[Records drawn from a dataset]
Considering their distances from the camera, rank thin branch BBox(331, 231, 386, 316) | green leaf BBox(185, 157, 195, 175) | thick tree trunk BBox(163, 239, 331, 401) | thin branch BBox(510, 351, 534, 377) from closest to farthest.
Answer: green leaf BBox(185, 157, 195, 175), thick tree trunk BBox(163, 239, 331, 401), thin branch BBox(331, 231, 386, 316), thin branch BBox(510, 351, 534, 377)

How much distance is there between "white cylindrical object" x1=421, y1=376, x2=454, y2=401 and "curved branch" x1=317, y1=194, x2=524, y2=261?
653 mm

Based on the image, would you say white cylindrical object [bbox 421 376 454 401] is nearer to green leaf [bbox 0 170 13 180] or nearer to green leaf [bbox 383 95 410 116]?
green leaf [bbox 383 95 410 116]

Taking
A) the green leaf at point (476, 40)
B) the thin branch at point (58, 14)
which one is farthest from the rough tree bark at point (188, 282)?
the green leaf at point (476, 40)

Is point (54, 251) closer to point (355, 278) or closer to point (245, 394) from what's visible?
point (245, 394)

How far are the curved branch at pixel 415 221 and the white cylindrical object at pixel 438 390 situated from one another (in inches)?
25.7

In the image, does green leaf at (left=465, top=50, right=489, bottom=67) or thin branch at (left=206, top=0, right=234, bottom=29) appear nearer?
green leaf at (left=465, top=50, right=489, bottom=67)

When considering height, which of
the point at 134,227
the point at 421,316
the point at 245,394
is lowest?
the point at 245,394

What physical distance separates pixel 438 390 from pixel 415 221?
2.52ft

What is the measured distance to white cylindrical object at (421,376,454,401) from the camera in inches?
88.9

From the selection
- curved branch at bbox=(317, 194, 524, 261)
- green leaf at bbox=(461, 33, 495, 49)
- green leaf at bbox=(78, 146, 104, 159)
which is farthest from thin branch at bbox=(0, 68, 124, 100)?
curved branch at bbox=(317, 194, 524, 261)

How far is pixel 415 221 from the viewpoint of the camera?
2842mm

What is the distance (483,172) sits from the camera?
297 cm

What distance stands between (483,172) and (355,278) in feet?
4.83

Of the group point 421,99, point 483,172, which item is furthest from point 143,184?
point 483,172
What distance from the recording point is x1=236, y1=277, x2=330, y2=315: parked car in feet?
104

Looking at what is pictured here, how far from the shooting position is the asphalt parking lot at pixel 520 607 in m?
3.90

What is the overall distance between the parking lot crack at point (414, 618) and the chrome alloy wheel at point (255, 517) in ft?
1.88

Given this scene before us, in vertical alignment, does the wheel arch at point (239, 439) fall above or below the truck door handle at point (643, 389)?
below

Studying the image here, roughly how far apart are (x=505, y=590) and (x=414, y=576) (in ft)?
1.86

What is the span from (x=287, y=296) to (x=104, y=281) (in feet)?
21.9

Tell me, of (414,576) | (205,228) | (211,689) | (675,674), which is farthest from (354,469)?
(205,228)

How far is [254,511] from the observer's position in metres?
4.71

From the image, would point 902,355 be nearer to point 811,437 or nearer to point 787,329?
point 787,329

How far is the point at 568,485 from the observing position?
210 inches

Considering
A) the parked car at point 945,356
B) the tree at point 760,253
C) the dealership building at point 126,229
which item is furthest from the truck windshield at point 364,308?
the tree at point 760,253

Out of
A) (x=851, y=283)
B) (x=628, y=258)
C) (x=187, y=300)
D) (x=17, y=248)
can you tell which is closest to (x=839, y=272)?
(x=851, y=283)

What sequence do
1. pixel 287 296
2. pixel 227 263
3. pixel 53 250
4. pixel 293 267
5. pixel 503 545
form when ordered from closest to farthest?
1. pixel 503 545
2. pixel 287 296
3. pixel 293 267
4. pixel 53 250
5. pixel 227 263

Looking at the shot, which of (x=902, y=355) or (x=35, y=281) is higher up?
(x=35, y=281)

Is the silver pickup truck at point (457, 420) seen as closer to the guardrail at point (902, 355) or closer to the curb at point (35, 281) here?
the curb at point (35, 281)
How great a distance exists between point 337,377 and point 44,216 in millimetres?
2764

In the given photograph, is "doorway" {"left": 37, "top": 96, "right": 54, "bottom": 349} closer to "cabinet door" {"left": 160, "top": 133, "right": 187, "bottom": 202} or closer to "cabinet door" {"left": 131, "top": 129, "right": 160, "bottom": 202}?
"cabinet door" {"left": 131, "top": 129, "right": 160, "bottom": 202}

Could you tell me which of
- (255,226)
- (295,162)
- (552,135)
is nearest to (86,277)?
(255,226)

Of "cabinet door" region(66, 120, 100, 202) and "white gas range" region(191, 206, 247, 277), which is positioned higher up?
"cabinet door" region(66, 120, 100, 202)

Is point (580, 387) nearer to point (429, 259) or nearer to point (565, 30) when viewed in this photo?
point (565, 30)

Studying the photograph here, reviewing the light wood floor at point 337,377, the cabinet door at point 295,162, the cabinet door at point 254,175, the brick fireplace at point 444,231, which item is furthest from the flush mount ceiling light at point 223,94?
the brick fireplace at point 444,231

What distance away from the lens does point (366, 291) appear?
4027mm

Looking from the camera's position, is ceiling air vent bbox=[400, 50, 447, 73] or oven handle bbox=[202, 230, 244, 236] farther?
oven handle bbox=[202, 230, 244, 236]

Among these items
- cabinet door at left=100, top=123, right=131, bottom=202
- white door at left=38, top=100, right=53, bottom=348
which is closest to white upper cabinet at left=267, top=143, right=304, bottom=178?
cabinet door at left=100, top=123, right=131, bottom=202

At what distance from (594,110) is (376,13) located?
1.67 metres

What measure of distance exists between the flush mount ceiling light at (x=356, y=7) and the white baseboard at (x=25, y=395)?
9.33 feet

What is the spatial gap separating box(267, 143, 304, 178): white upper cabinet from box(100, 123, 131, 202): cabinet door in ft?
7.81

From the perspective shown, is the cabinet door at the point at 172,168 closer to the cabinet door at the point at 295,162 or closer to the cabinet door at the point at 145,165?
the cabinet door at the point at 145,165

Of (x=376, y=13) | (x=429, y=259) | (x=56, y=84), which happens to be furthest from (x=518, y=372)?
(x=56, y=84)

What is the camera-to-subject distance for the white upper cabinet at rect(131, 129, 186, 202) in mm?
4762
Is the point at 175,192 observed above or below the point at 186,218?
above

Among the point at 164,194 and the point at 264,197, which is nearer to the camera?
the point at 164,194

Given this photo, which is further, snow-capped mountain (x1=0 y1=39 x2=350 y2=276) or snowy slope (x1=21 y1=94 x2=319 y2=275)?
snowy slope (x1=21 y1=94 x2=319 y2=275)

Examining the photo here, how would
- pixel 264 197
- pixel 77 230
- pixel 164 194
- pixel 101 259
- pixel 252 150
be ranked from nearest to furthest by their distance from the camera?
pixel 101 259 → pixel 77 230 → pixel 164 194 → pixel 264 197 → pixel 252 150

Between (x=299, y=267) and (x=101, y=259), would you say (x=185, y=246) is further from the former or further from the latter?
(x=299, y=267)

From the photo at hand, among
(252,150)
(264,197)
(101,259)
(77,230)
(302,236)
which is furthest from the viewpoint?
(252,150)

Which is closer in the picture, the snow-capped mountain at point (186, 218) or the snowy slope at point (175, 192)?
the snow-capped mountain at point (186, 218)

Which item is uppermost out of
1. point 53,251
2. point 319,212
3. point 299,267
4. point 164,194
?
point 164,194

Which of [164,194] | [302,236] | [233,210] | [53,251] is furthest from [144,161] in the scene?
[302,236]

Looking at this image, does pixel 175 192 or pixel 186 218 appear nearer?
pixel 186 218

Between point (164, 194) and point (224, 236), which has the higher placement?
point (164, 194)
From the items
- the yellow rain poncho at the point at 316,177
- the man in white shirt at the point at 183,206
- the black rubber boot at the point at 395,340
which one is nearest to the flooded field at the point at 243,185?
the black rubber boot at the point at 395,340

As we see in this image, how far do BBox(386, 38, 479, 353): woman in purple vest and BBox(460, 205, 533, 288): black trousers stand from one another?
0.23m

Work to be completed - Arrange the records from the line containing "Which of [164,194]" through the end of the records as a two-column CSV with the header text,answer. Give one row per record, put each field in quotes, and replace line breaks with spaces.

Full answer -
text,answer
"Which of [164,194] | [302,236] | [233,210] | [53,251] is furthest from [144,161] in the scene?","[302,236]"
"Looking at this image, does pixel 175 192 or pixel 186 218 appear nearer?","pixel 186 218"
"Between point (164, 194) and point (224, 236), which has the higher placement?","point (164, 194)"
"From the items - the yellow rain poncho at the point at 316,177 - the man in white shirt at the point at 183,206 - the black rubber boot at the point at 395,340 which one is nearest to the flooded field at the point at 243,185?","the black rubber boot at the point at 395,340"
"As we see in this image, how far do BBox(386, 38, 479, 353): woman in purple vest and BBox(460, 205, 533, 288): black trousers stand from one another?","0.23m"